The foregoing shows and describes the general principles and broad features of the present invention and advantages thereof. It will be understood by those skilled in the art that the present invention is not limited to the embodiments described above, which are described in the specification and illustrated only to illustrate the principle of the present invention, but that various changes and modifications may be made therein without departing from the spirit and scope of the present invention, which fall within the scope of the invention as claimed.

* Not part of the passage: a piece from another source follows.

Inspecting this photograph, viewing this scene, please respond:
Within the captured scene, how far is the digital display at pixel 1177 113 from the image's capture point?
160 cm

The scope of the invention is defined by the appended claims and equivalents thereof.

Claims

1. A video behavior identification method for monitoring illegal fishing is characterized in that the specific position of an illegal fishing target in a video is detected and behavior identification is carried out on the target, and the method comprises the following steps:

2. The video behavior recognition method for monitoring illegal fishing according to claim 1, wherein in the process of matching default boxes, each default box is matched with a real tag box, each default box is selected to correspond to the real tag box with the largest IOU value, one default box can only correspond to one real tag box, and one real tag box corresponds to a plurality of default boxes.

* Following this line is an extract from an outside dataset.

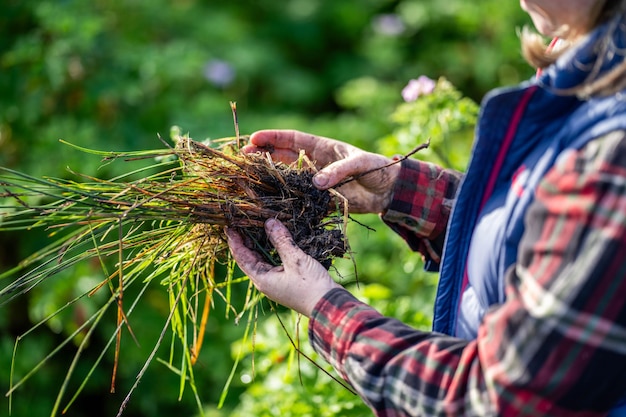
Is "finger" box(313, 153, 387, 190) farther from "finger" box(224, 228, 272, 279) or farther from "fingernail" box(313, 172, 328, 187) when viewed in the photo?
"finger" box(224, 228, 272, 279)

3. The video behavior recognition method for monitoring illegal fishing according to claim 2, wherein in the process after matching the default frame;

4. The video behavior recognition method for monitoring illegal fishing according to claim 3, wherein all the generated default frames are screened by using a maximum suppression method to obtain a final target area;

5. The video behavior recognition method for monitoring illegal fishing according to claim 4, wherein the maximum suppression method is used to screen all the generated default frames to obtain the final target area according to the formula:

6. The video behavior recognition method for monitoring illegal fishing according to claim 1, wherein the target positioning picture is inputted into the behavior recognition model to determine whether it is illegal fishing behavior, comprising the steps of:

7. The video behavior recognition method for monitoring illegal fishing according to claim 6, wherein the behavior recognition model comprises 8 convolutional layers, 5 pooling layers and 3 full-link layers, and the model is trained by using time information;

8. The video behavior recognition method for monitoring illegal fishing according to claim 7, characterized in that in order to maintain the early time information setting, 3D pooling layers are used in the behavior recognition model, the kernel size of the first and second pooling layers is 1 x 2, step 1 x 2; all the other 3D pooling layers were 2 x 2 with step size of 2 x 2; the first number of pooling layers is time depth, pooling over individual frames when time depth is 1, pooling between multiple frames when time depth is greater than 1, the former being advantageous to preserve the time characteristics of the initial stage.